The IP identifier (ID) of outgoing packets may give away information about services running on internal hosts. This issue is not strictly a normalizer problem, but the normalizer is in a location well suited to deal with the issue.

One particular problem is the exceedingly devious stealth port-scanning technique described in [16,18], which enables an attacker to probe the services running on a remote host without giving away the IP address of the host being used to conduct the scan. Figure 4 illustrates the technique, which we review here to develop how a normalizer can thwart it. Host A is the attacker, V is the victim, and P is the patsy. The patsy must run an operating system that increments the IP ID by one2 for every packet sent, no matter to what destination--many common operating systems use such a ``global'' IP ID.

Host A continually exchanges packets with host P, either through a TCP transfer or simply by pinging it. While doing this, the IP IDs of the responses from P to A normally increment by one from one packet to the next. Now A fakes a TCP SYN to the port on V they wish to probe, and they fake the source address of the packet as being from P.

If there is no service listening on the port, V sends a RST to P. As P has no associated connection state, P ignores the RST, and there is no effect on the IP IDs of the stream of packets from P to A.

Figure 4: Stealth Port Scan

However, if there is a service listening on the port, V sends a SYN-ACK to P to complete the connection, rather than a RST. P has no state for this connection, and promptly sends a RST back to V. In so doing, the global ID sequence on P increases by one; consequently, in the stream of packets from P to A, the attacker observes a step of two (rather than one) in the ID sequence, since it missed one of the packets sent by P, namely the RST from P to V.

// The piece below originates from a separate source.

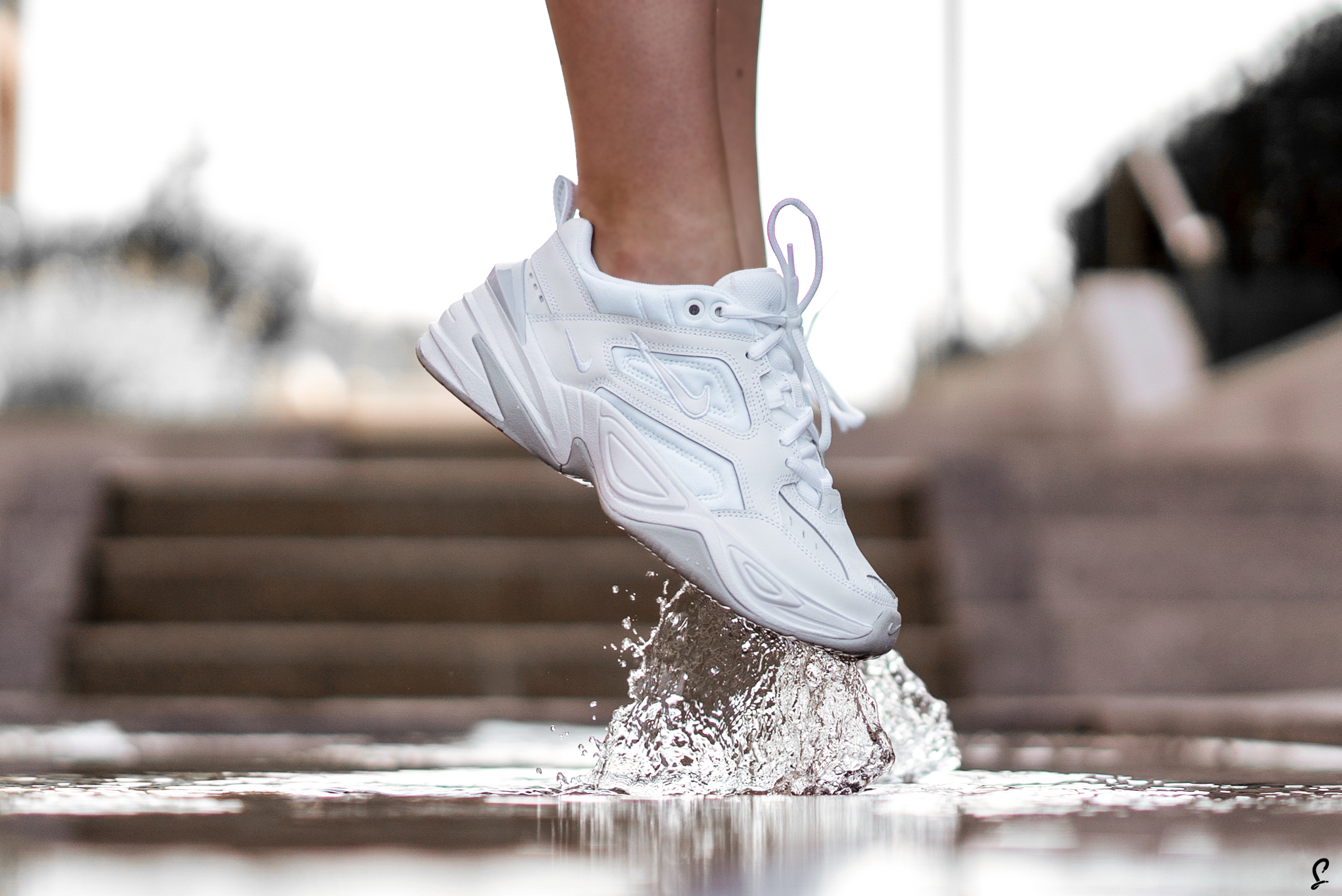 Costoso Tom Audreath Impotencia  An Exclusive On Foot Look At The Triple White Nike M2K Tekno ...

Thus P and not A appears to be the host conducting the port-scan, whereas in fact it is completely innocent. V never sees a packet with a source of A. If A chooses a different patsy for every port it wishes to check, then this port scan is very hard to detect.

The solution for patsies is for the normalizer to scramble (in a cryptographically secure, but reversible fashion) the IP IDs of incoming and outgoing packets. This prevents internal hosts from being used as patsies for such scans. The effect on semantics is that any diagnostic protocol that reports the IP IDs of incoming packets back to the sender may break. ICMP messages can still function if the normalizer applies the unscrambling to the embedded ID fields they carry.

The solution for victims is to use the ``reliable RST'' technique (see § 6.1 below). The normalizer transmits a ``keep-alive'' acknowledgment (ACK) packet behind every RST packet it forwards out of the site. When the ACK arrives at the patsy, the patsy will reply with a RST, just as it does in the SYN-ACK case. Consequently, the IP ID sequence as seen by the attacker will jump by two in both cases, whether the victim is running the given service or not.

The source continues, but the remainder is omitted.